Ric Edelman is looking to hire a successor.

The founder of one the largest RIAs in the country is actively headhunting for a new president and chief operating officer for Edelman Financial Group -- and hopes the new hire will ultimately replace Edelman himself as CEO.

"We need outstanding talent," says Edelman, 56, who says he's not planning to leave his namesake company. "It would be my hope that this person would eventually be able to become CEO so that I can be relieved of the corporate function and stay focused, and actually increase my focus, on the core element of our firm, which is consumer education."

Edelman -- a No. 1 New York Times best-selling author who speaks regularly about personal finance on NPR, public television and in seminars -- has often repeated the goal of building the top independent financial services firm for middle-class Americans; much of the firm's marketing is tied to his own appearances.

The move comes as the company prepares for an eventual IPO, buyout or other exit for its private equity owners.


Edelman's firm, which had $11.6 billion in assets under management according to an SEC filing in March, may in fact be overdue to hire a COO.

Nearly half, or 47%, of all RIAs with $1 billion or more in AUM have COOs, says Nick Georgis, vice president of Schwab Advisor Services.

And hiring a professional can turbocharge growth: Firms with more than $500,000 in gross annual revenue that have dedicated professional management show 161% more total revenue than firms without dedicated management, a TD Ameritrade Institutional study found last year.

Although it can be hard for many firms to find the right talent, those that are growing rapidly have more luck, Georgis says.

Edelman Financial has expanded from about 15,000 clients two years ago to more than 25,000 today, with 108 planners, its founder says, adding that the number of clients is now growing at about 25% to 35% a years.


One impetus for growth: The firm's private equity ownership will likely be looking for an exit -- whether an IPO, sale or management buyout -- in the next three to five years, Edelman says.
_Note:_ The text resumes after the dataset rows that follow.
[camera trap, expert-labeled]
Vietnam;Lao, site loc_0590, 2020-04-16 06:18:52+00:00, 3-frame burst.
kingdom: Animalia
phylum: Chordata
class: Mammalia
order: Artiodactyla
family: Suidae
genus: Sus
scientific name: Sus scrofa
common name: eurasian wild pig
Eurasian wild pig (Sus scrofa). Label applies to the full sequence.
In 2012, New York private equity firm Lee Equity Partners bought a majority stake in the firm and took it private, delisting it from the Nasdaq, in a deal that Edelman says was worth $320 million.
Lee owns about 56% of the firm; Edelman says he is the next-largest individual shareholder with a 21% stake. The rest of the owners are individuals, he says.

Edelman and his private equity partners began preparing for a president and COO search about a year ago, he says. After tapping national search firm Heidrick & Struggles, they began making calls two months ago, using a list of 12 prospects -- whittled down from an initial 50, Edelman says.
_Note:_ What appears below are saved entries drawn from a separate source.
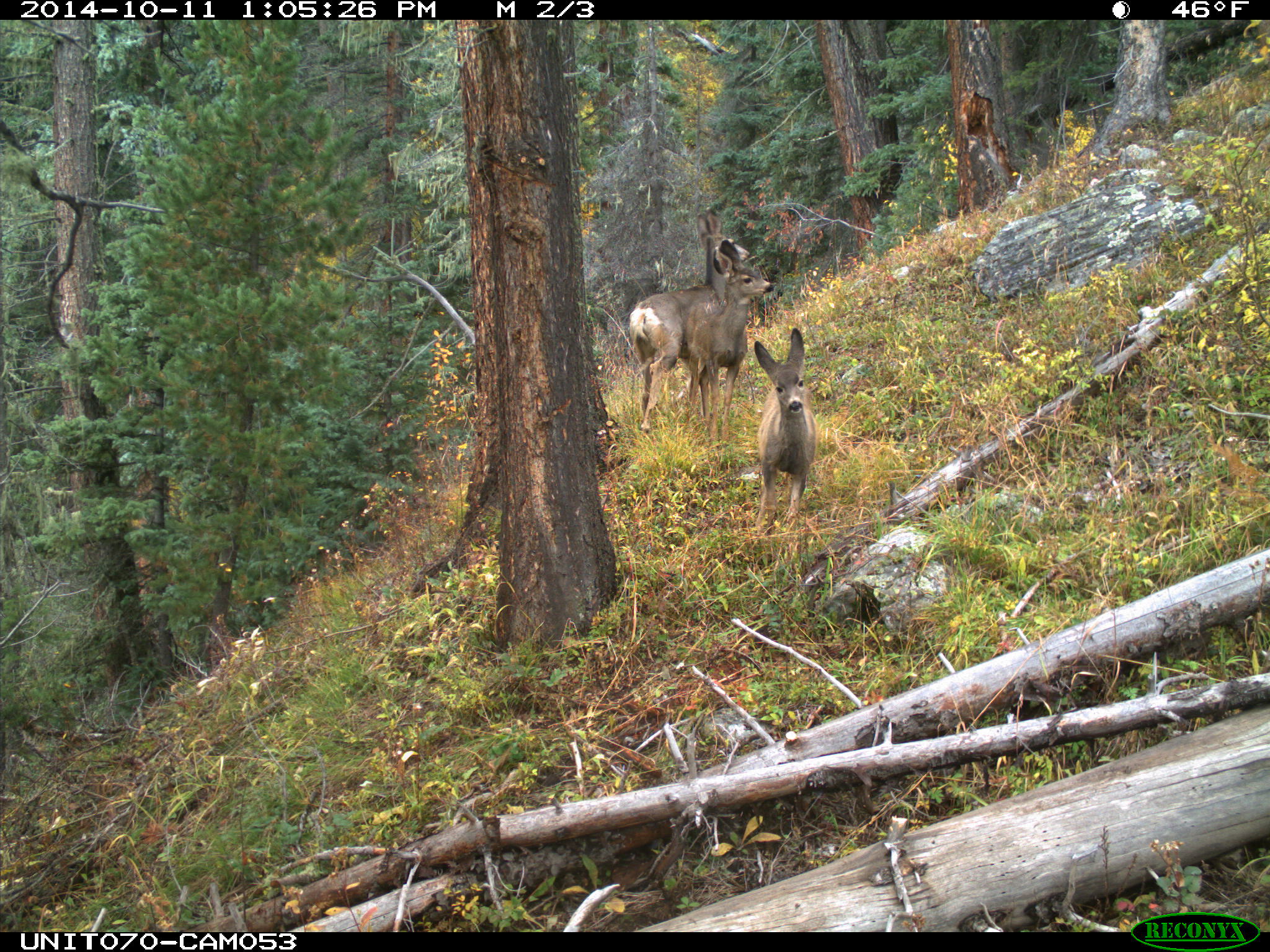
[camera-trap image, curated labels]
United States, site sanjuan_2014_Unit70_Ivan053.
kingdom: Animalia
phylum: Chordata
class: Mammalia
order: Artiodactyla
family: Cervidae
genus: Odocoileus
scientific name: Odocoileus hemionus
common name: mule deer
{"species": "Odocoileus hemionus (mule deer)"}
Over the next several weeks, Edelman says he will be interviewing the final six candidates, while Heidrick & Struggles makes another pass to look for viable candidates it might have overlooked previously.

"Some are looking around, but most are not," Edelman says of the top contenders. "Most are very content where they are. Others are retired or have left and we are persuading them to come back to the field."

Edelman says he is only looking at C-level executives in large companies. "How many companies are there [in the financial services industry] that have this caliber person?" he asks. ""You name it and we've considered them."

He would not confirm specifically whether he'd spoken with two high-profile but currently jobless former executives: Valerie Brown, former CEO of Cetera Financial Group, or Esther Stearns, former head of LPL Financial's now-defunct online offering for middle-class investors, NestWise.

He did say, however, that he is looking both inside and out of the financial services industry; LPL, the largest independent broker-dealer in the country, plucked its chief information officer, Victor Fetter, from a leadership role at Dell last year.

"Why would somebody want to leave Ameriprise or Fidelity or Schwab or Colgate-Palmolive or Dell Computer to come to my company?" Edelman asks. "The reason is that the opportunity that we have is unique to be able to turn a company into the next Dell, to create the next Merrill Lynch."

Edelman founded his namesake firm with his wife Jean in 1987; that firm is now part of a holding company that includes eight smaller wealth management firms, all catering mainly to higher-net-worth individuals. (He also holds the CEO job at the holding company, whose AUM is roughly $20 billion.)

Edelman's core focus, however, is on mass affluent investors: His minimum is $5,000, and the average account size of Edelman clients is $500,000, he says.

At some point, Edelman says he may choose to sell off the smaller practices, if it makes sense to do so. "This will be one of the challenges for this CEO, to execute on this strategy," he says.


But the first priority, he says, is to reduce the firm's "key man risk."

"Our view is that the firm cannot forever be reliant on me," he says. "We need to look beyond me even though I am only in my 50s and have no intention of going anywhere."

Edelman has already made one high-profile hire this year, bringing in "Finish Rich" author David Bach as vice chairman, with the aim of attracting Bach's broad base of readers.

Now he says, he wants someone with more experience running a large company.

"I'm a really good CEO," he says. "I built the company from scratch. But it doesn't mean I'm the best CEO. Why wouldn't it make sense to relinquish the duties to others who can do much better?"

"I'm prepared to have the firm do whatever is necessary to serve our clients," he adds. "If that means that I need to relinquish the chief executive title, then I'm not going to stand on pride or let ego get in the way."